[START GIVEN PASSAGE]

SI 142 and Adverse Report Still to be Considered by Parliament
Immediately after receipt of the adverse report, the presiding officers, in compliance with the Constitution and Standing Orders, added items to the Order Papers of both Houses for consideration of the report. This consideration has not yet taken place, and the item remains on both Order Papers for when Parliament resumes on 1st July. The reason given for this delay is that there is a real possibility the report will be withdrawn by the PLC, as the Minister of Media, Information and Broadcasting Services has indicated willingness to amend the regulations as suggested. If the PLC finds the Minister’s amendments satisfactory, it can withdraw the adverse report, which would render consideration by the Senate and the National Assembly unnecessary. [See below for the PLC’s role in relation to statutory instruments and the Parliamentary procedures that must follow an adverse report.]
Parliamentary Oversight of Statutory Instruments
Statutory Instruments are generated, in terms of Acts of Parliament, within Ministries or, under the supervision of Ministries, by subordinate law-making authorities such as local authorities and statutory bodies. Which Ministry is responsible in a particular case depends on which Minister has been assigned to administer the Act concerned [Bill Watch 6/2014 of 18th February covered the latest assignments of Acts by the President].
As described in the rest of this bulletin, Parliament does have a constitutional oversight role over statutory instruments, which is exercised by
• the Parliamentary Legal Committee, and
• and the two Houses of Parliament.
The Parliamentary Legal Committee and Statutory Instruments
As regular Bill Watch readers will know, the Constitution provides that no Bill can be finally passed by Parliament without the PLC having reported on its constitutionality. So every Bill has been scrutinised and reported on by the PLC before being gazetted and becoming law as an Act.
With statutory instruments, on the other hand, the PLC scrutiny required by the Constitution occurs only after they have been gazetted as law. Section 152 provides that the PLC must scrutinise every gazetted statutory instrument and report to Parliament whether it considers any provision in the statutory instrument contravenes any provision of the Constitution or is ultra vires its enabling Act. In addition, Parliamentary Standing Orders require the PLC to report whether a statutory instrument has certain other defects, such as errors or omissions that need to be corrected or provisions more properly a matter for an Act of Parliament.

[END GIVEN PASSAGE]

Continue the passage above on Parliament's oversight of statutory instruments, starting after its final sentence.

[START COLLECTED MATERIAL]

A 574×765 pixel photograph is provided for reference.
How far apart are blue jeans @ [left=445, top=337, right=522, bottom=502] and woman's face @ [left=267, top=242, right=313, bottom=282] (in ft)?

[END COLLECTED MATERIAL]

TASK RESPONSE ▸
Effect of an adverse PLC report raising a constitutional contravention A PLC report pinpointing a constitutional contravention in a statutory instrument activates the procedure laid down by paragraph 9 of the Fifth Schedule to the Constitution. Both Houses of Parliament must consider the report and vote on whether the statutory instrument contravenes the Constitution as reported. If a resolution affirming a constitutional contravention is passed by either House, the Clerk of Parliament must report the resolution to the authority responsible for the regulations and this authority, whether it is the President, a Minister or some other authority, must then, within 21 days—
• repeal the statutory instrument or the offending provision, or
• apply to the Constitutional Court for a declaration that the statutory instrument is constitutional. If the Constitutional Court grants the application, the statutory instrument will continue in force; if it dismisses the application, it will nullify the statutory instrument or the offending provision. Pending the court’s decision, the statutory instrument is automatically suspended.
Effect of an adverse PLC report that a statutory instrument is ultra vires If the PLC reports that a provision in a statutory instrument is ultra vires, the report must be considered by both Houses and if either House resolves that the provision concerned is indeed ultra vires, that provision immediately ceases to have legal effect, and the Clerk of Parliament must without delay give public notice in the Government Gazette of the passing of the resolution and of its effect, i.e., that the offending provision has been nullified.
Effect of other adverse comments by PLC Where the PLC reports that a statutory instrument is marred by errors or omissions, it will be up to the authority responsible for the statutory instrument to decide whether or not to act on the report. As the majority of the PLC’s members must be lawyers, and as the PLC is assisted in its work by Parliamentary Counsel, also a lawyer, such reports should be treated with appropriate respect and implemented wherever feasible.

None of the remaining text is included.